Ensemble-based methods for intrusion detection

Abstract

AbstractThe master thesis focuses on ensemble approaches applied to intrusion detection systems (IDSs). The ensemble approach is a relatively new trend in artificial intelligence in which several machine learning algorithms are combined. The main idea is to exploit the strengths of each algorithm of the ensemble to obtain a robust classifier. Moreover, ensembles are particularly useful when a problem can be segmented into subproblems. In this case, each module of the ensemble, which can include one or more algorithms, is assigned to one particular subproblem. Network attacks can be divided into four classes: denial of service, user to root, remote to local and probe.

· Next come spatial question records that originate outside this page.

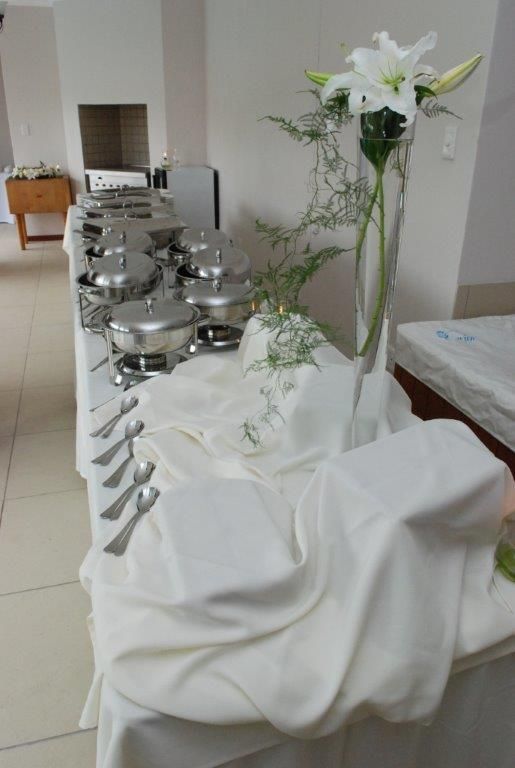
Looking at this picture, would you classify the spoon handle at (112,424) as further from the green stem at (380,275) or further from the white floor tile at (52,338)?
the white floor tile at (52,338)

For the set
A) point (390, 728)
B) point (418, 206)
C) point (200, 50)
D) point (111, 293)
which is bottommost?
point (390, 728)

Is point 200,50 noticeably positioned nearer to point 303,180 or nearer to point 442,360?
point 303,180

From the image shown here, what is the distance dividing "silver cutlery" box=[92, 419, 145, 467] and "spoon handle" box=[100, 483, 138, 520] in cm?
11

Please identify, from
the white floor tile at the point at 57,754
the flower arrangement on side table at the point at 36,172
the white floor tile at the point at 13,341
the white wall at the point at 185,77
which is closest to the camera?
the white floor tile at the point at 57,754

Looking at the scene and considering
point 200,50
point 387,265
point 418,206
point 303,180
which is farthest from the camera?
point 200,50

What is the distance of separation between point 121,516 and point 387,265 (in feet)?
1.71

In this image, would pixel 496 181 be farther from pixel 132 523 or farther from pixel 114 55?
pixel 114 55

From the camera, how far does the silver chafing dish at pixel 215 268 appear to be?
5.67 ft

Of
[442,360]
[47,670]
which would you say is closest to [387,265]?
[442,360]

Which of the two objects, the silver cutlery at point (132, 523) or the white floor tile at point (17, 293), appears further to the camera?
the white floor tile at point (17, 293)

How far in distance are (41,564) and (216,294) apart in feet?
2.91

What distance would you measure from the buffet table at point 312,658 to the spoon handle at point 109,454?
0.24 metres

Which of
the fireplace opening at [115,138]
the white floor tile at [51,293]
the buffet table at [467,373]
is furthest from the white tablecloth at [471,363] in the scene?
the fireplace opening at [115,138]

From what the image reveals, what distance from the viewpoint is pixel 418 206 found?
200 centimetres
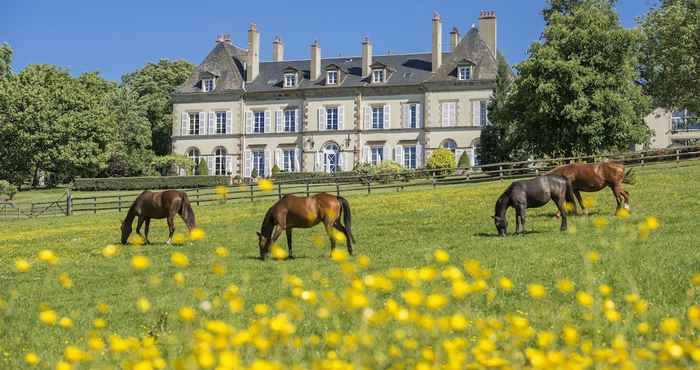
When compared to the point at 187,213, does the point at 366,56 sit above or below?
above

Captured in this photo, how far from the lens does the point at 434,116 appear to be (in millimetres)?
57719

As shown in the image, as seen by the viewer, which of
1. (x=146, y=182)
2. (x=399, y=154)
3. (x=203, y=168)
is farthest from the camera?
(x=203, y=168)

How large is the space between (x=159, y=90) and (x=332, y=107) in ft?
72.7

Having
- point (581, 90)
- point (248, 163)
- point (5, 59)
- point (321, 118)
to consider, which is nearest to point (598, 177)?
point (581, 90)

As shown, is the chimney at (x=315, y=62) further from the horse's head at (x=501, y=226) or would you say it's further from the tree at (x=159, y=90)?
the horse's head at (x=501, y=226)

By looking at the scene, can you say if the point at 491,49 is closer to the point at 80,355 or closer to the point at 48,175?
the point at 48,175

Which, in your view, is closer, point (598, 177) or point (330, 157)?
point (598, 177)

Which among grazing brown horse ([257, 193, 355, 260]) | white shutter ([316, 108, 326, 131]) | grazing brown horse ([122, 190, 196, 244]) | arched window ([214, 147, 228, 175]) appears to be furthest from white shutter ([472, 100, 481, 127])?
grazing brown horse ([257, 193, 355, 260])

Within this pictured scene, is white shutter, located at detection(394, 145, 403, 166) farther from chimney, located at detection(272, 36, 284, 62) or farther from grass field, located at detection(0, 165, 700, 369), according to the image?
grass field, located at detection(0, 165, 700, 369)

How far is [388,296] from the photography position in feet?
30.6

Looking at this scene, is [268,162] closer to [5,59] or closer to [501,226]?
[5,59]

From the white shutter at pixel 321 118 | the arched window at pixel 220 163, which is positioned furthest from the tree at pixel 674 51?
the arched window at pixel 220 163

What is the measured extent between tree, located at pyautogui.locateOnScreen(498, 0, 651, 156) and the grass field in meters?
17.8

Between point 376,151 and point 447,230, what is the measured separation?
138 feet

One module of the ensemble designed in this work is itself an ensemble of decision trees and is specialized on the detection of one class of attacks. The inner structure of each module uses bagging techniques to increase the accuracy of the IDS. Experiments showed that IDSs obtain better results when each class of attacks is treated as a separate problem and handled by specialized algorithms. This work have also concluded that these algorithms need to be trained with specific subsets of fea- tures selected according to their relevance to the class of attack being detected. The efficiency of ensemble approaches is also highlighted. In all experiments, the ensemble was able to bring down the number of false positives and false negatives. However, we also observed the limitations of the KDD99 dataset. In particular, the distribution of examples of remote to local attacks between the training set and test set made difficult the evaluation of the ensemble for this class of attack.